提供された文章
統合フォトニクス向けに開発された新しい技術(出典:Intel)

 統合フォトニクスの分野では、新たにシリコンフォトニクスをCMOSシリコンに統合する新しい技術の開発を紹介した。Micro-ring modulators、All-silicon photodetector、Integrated semiconductor optical amplifier、Integrated multi-wavelength lasersなどがそれで、それらを利用することで、たとえばCPUのダイなどのCMOSシリコンにシリコンフォトニクスを統合することが可能になる。これにより、たとえば、Xeonプロセッサ同士の接続に光通信を使ったりが可能になる。

 Intelは量子コンピュータに関しても新しい発表を行なっている。量子コンピュータに関しては説明する必要もないほど業界で注目されている取り組みだが、量子ビット(QuBit)の特性を利用して演算を行なう仕組みで、量子ビットの数に対して指数関数的に演算能力を上げることが可能になっているため、現在一般的なコンピュータでは演算できないような複雑な問題(たとえばパスファインディングやゲノム解析、製薬)を解決するのにより適したコンピュータになるとして、現在IT業界を挙げて開発に取り組んでいる段階だ。

Horse Ridge IIを利用した量子コンピュータの極低温コントローラ(出典:Intel)

 今回Intelが発表したのはそうした量子コンピュータのシステムをコントロールする極低温コントローラチップとなる「Horse Ridge II」だ。量子コンピュータで安定して演算するには、量子ビットのきめ細かい制御が重要になる。Intelは2019年に初代の「Horse Ridge」を開発し、同社の量子コンピュータのシステムに採用してきた。

 量子コンピュータでは量子ビットの制御のために多くのケーブルが使われており、大規模なシステムにしていくのが難しかった。そこで初代のHorse Ridgeでは小さな基板とケーブルに置き換えることで小型化や消費電力の削減を実現した。Horse Ridge IIはその第2世代で、Horse Ridgeと同じ22nm FinFET Low Power(22FFL)を利用して製造され、量子ビットの制御をより効率よく行なうことができるようになる。

依頼内容
Intelの新技術についての文章から、「Horse Ridge IIを利用した量子コンピュータの極低温コントローラ(出典:Intel)」と「FinFET Low Power(22FFL)を利用して製造され、量子ビットの制御をより効率よく行なうことができるようになる。」の間を両端も含めて一字一句そのまま打ち直してください。

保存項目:
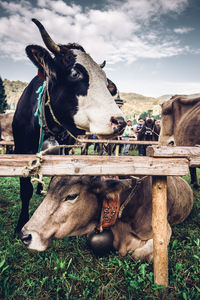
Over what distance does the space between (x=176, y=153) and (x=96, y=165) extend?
720 mm

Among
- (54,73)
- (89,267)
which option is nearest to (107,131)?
(54,73)

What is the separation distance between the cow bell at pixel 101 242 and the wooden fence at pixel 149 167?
638 millimetres

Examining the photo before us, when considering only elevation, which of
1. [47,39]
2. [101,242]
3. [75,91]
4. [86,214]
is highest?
[47,39]

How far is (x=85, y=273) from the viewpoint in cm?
228

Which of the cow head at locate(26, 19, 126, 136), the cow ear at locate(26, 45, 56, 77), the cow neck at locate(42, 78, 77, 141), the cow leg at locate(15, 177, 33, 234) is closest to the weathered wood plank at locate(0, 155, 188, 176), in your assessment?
the cow head at locate(26, 19, 126, 136)

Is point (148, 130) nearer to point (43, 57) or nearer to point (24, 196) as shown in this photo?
point (24, 196)

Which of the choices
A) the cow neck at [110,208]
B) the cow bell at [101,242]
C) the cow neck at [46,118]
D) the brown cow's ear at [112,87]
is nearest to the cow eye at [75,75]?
the cow neck at [46,118]

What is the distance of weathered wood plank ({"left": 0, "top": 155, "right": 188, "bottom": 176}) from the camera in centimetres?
158

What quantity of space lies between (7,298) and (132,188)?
165 cm

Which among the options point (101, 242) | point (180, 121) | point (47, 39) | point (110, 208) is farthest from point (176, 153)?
point (180, 121)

回答
Horse Ridge IIを利用した量子コンピュータの極低温コントローラ(出典:Intel)

 今回Intelが発表したのはそうした量子コンピュータのシステムをコントロールする極低温コントローラチップとなる「Horse Ridge II」だ。量子コンピュータで安定して演算するには、量子ビットのきめ細かい制御が重要になる。Intelは2019年に初代の「Horse Ridge」を開発し、同社の量子コンピュータのシステムに採用してきた。

 量子コンピュータでは量子ビットの制御のために多くのケーブルが使われており、大規模なシステムにしていくのが難しかった。そこで初代のHorse Ridgeでは小さな基板とケーブルに置き換えることで小型化や消費電力の削減を実現した。Horse Ridge IIはその第2世代で、Horse Ridgeと同じ22nm FinFET Low Power(22FFL)を利用して製造され、量子ビットの制御をより効率よく行なうことができるようになる。